*Verilen Metin:*
+-------+

Formula 1Motor SporlarıKimi Raikkonen: Iceman

Kaan Başkaya3 sene önce10 dakika

Formula 1 tarihinin en başarılı sürücüler listesi yapsak Kimi Raikkonen’i ilk 5’e alır mıyız? Kararı siz verin. Ama en ikonik sürücüler listesi yapsak en başı çeken sürücülerden biri o olurdu kesin. Ancak kendisi bunu pek umursamazdı. Hatta bu kategoriyi daha da spesifik hale getirirsek belki de en soğukkanlı pilottur kendisi. Lakabının gerçekten bu kadar altını dolduran başka bir isim daha yok. Nam-ı diğer “Iceman”.

Iceman

Ona neden mi “Iceman” diyorlar? Bilmeyenler için açıklayayım. Sadece yarış arasında gidip dondurma yediği için veya herhangi bir pilotun duygularını göstereceği anlarda bunun çok normal şeylermiş gibi davrandığı için değil. Aslında Kimi, lakabını o meşhur Eau Rouge’yı geçtikten sonra Kemmel düzlüğüne çıkarken önünde hiçbir şey görmeyecek kadar duman olmasına rağmen ayağını gazdan çekmeyecek kadar soğukkanlı davrandığı için bu lakabın sahibi.

F1 tarihinde çok nevi şahsına münhasır pilot vardır. Ama Raikkonen bunların içinde belkide yeri en farklı olanlardan. Yeteneğine ve hızına bakıldığında kariyerinde bir şampiyonluktan daha fazlasını kazanabileceğine hepimiz hem fikiriz. Ancak bu durumu bizim dert ettiğimiz kadar kendisi dert etmediğine de eminim. Kariyerinde sadece 23 yarışlık tecrübesi varken F1 lisansı alması aslında onun diğerlerinden ne kadar da farklı olduğunu gösteriyordu. Daha çaylak sezonunda Sauber tarihinin en iyi derecesini elde etmesinde aldığı puanlarla bunu gösterdi.

+-------+

*Materyal Alıntıları:*
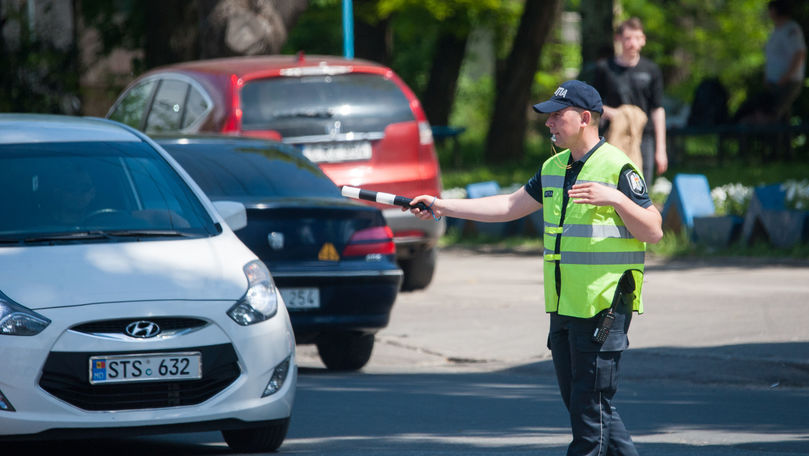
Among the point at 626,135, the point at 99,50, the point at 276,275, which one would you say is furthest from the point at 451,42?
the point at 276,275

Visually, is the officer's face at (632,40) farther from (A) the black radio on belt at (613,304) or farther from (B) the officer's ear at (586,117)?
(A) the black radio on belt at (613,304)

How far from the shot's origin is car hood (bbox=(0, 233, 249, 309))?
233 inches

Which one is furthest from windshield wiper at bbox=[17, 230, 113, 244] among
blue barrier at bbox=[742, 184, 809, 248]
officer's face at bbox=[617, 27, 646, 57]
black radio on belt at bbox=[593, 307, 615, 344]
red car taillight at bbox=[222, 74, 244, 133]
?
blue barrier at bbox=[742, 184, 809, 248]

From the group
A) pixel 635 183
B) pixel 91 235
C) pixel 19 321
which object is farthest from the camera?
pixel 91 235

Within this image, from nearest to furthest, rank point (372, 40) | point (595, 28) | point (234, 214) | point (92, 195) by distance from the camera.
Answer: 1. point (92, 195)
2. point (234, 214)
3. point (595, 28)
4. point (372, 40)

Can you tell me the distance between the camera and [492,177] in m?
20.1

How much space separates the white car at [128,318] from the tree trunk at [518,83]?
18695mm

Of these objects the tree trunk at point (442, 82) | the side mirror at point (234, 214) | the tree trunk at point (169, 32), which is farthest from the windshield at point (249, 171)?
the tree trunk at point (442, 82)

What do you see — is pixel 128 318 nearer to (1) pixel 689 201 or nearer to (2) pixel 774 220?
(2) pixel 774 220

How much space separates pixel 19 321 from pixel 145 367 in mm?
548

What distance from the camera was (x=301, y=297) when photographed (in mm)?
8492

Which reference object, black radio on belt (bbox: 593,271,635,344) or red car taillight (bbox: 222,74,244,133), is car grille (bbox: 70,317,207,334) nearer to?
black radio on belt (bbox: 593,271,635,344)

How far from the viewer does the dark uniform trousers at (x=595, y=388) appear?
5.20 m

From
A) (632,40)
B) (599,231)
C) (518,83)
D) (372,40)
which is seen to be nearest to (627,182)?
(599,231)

+-------+

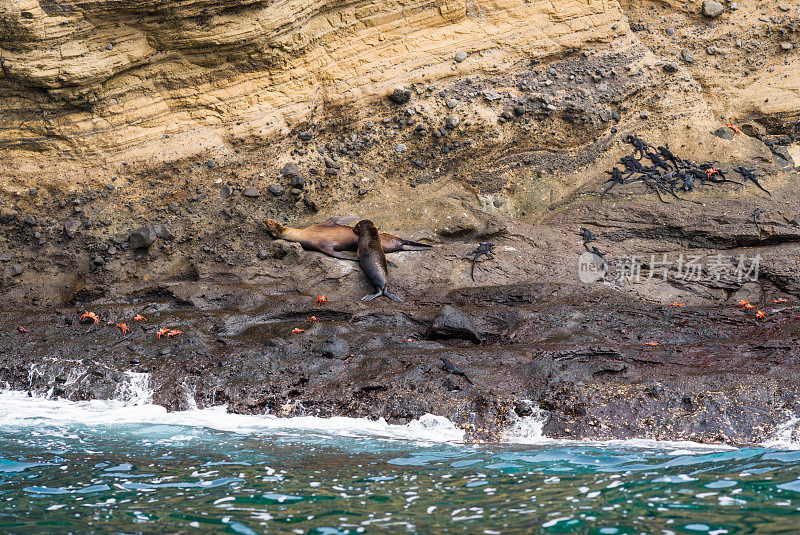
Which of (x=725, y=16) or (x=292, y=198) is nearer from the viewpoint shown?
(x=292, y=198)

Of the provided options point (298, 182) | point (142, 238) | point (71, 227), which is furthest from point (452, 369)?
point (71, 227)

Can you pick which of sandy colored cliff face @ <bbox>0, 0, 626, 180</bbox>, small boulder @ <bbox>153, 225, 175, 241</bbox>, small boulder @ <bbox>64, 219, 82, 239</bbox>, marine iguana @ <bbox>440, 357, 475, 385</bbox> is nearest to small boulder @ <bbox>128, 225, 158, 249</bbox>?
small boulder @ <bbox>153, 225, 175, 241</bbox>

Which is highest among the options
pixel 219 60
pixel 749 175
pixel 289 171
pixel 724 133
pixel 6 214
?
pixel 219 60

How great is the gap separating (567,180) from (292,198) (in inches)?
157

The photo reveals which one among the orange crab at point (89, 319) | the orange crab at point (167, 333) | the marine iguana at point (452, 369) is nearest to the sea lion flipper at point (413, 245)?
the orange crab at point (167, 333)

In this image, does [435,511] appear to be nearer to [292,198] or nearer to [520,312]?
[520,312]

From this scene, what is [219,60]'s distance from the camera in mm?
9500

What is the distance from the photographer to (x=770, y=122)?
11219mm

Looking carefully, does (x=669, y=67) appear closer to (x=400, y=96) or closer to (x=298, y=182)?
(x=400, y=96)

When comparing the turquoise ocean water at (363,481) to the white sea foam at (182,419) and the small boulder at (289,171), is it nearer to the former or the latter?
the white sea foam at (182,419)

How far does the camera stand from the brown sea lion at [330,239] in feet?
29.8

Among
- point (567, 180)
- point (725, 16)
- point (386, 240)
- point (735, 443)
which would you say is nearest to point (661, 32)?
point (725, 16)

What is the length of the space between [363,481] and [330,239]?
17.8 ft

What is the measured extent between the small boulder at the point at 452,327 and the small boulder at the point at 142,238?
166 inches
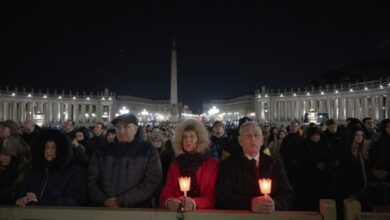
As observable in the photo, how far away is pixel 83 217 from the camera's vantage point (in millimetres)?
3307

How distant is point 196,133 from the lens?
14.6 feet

+-------+

*Verilen Görev A:* Raikkonen yazısındaki "F1 tarihinde çok nevi şahsına münhasır" sözleriyle başlayan paragrafı, temel bilgilerini koruyarak madde madde yeniden yazınız.
*Verilen Görev B:* Raikkonen yazısına göre Kimi Raikkonen, F1 lisansını aldığında kaç yarışlık tecrübeye sahipti?
*Verilen Görev C:* Raikkonen yazısında "Formula 1 tarihinin" ile başlayıp "bu lakabın sahibi." ifadesine kadar devam eden bölümü aynen yazınız.

*Yanıt A:*
- F1 tarihinde kendine özgü pek çok pilot vardır; Raikkonen bunların arasında yeri belki de en farklı olanlardandır.
- Yeteneği ve hızı düşünüldüğünde birden fazla şampiyonluk kazanabileceği konusunda herkes hemfikirdir, ancak kendisi bunu dert etmemektedir.
- Kariyerinde yalnızca 23 yarışlık tecrübesi varken F1 lisansı almıştır.
- Çaylak sezonunda aldığı puanlarla Sauber'in tarihindeki en iyi dereceyi elde etmesine katkı sağlamıştır.

*Yanıt B:* Yalnızca 23 yarışlık tecrübeye sahipti.

*Yanıt C:*
Formula 1 tarihinin en başarılı sürücüler listesi yapsak Kimi Raikkonen’i ilk 5’e alır mıyız? Kararı siz verin. Ama en ikonik sürücüler listesi yapsak en başı çeken sürücülerden biri o olurdu kesin. Ancak kendisi bunu pek umursamazdı. Hatta bu kategoriyi daha da spesifik hale getirirsek belki de en soğukkanlı pilottur kendisi. Lakabının gerçekten bu kadar altını dolduran başka bir isim daha yok. Nam-ı diğer “Iceman”.

Iceman

Ona neden mi “Iceman” diyorlar? Bilmeyenler için açıklayayım. Sadece yarış arasında gidip dondurma yediği için veya herhangi bir pilotun duygularını göstereceği anlarda bunun çok normal şeylermiş gibi davrandığı için değil. Aslında Kimi, lakabını o meşhur Eau Rouge’yı geçtikten sonra Kemmel düzlüğüne çıkarken önünde hiçbir şey görmeyecek kadar duman olmasına rağmen ayağını gazdan çekmeyecek kadar soğukkanlı davrandığı için bu lakabın sahibi.